Tre uomini e una band, parafrasando un noto film del nostrano trio di comici.
Di questi tempi, abituati a come siamo a gruppi “allargati”, ritrovare un combo vecchio stampo alla Rush, piace, soprattutto se il risultato è quello che si sente in “Insider”.
Il secondo full-lenght di questi ragazzi di Manchester arriva a due anni di distanza dall’omonimo lavoro che li ha catapultati nel panorama rock del secondo millennio. Post rock. Sì perché “Insider” è un balzo repentino negli anni ’70 con quel pizzico di ricerca e sperimentalismo che contraddistingue il panorama musicale odierno.
Citando i diretti interessati, gli Amplifier prendono i Led Zeppelin, gli Who, i Police, i Mogwai, i Massive Attack, Bowie e Brat e li diffondono in una fumata di guitar pickups & distorsion pedals.

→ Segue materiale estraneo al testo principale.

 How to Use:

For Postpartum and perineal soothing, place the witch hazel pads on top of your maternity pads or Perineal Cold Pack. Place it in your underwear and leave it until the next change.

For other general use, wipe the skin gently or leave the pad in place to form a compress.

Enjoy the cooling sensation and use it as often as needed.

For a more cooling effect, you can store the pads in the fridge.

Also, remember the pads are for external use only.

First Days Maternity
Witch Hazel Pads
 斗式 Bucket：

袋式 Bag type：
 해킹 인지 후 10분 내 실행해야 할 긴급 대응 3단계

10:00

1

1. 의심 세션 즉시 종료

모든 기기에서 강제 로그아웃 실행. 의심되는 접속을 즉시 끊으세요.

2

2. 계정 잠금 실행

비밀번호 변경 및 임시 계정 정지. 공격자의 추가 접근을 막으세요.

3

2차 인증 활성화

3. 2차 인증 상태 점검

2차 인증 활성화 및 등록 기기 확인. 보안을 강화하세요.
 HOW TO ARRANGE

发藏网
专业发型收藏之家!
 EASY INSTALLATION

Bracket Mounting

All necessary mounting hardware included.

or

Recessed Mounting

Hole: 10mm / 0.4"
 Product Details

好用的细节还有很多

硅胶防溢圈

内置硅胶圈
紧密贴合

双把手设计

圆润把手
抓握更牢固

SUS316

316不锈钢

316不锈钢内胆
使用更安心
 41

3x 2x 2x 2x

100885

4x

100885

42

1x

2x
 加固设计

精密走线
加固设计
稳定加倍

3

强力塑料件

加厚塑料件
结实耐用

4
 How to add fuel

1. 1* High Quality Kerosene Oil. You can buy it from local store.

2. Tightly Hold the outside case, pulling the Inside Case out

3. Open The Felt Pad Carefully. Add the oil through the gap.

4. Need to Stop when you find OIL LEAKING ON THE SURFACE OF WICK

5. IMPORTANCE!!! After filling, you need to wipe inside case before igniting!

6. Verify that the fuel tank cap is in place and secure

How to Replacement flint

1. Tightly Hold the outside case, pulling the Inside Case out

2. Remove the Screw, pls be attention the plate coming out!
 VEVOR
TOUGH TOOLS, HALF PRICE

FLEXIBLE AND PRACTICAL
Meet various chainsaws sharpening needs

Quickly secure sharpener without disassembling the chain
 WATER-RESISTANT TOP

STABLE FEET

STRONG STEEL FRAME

Già dall’opener “Gustav’s Arrival” ci si ritrova immersi in uno squarcio di Pulp Fiction i cui interminabili secondi sono scanditi dai fraseggi della chitarra di Sel Balamir. Sempre sulla cresta di quest’onda spazio-temporale, “O Fortuna” e “Insider” travolgono l’ascoltatore grazie alle ottime performance di Matt Brodin alla batteria, incessante e dirompente, e di Neil Mahony al basso.
Impossibile non lasciarsi coinvolgere dai riff di “Strange Seas Of Thought” che solleticano le dita e l’intelletto.
Citazione Pink Floyd-iana per “Procedures” con i tasti della macchina da scrivere a scandire il tempo dell’intro. Atmosfere elettroniche irrompono nella scena con “Oort” e “What is music” affiancandosi alle immancabili sonorità post rock che caratterizzano l’intero album.
“Map Of An Imaginary Place” chiude questo “imaginary trip” alla riscoperta del nostro background musicale, riproposto secondo una chiave di lettura che non sfugge agli influssi della nostra epoca.
Dodici tracce che non vanno sentite, ma ascoltate.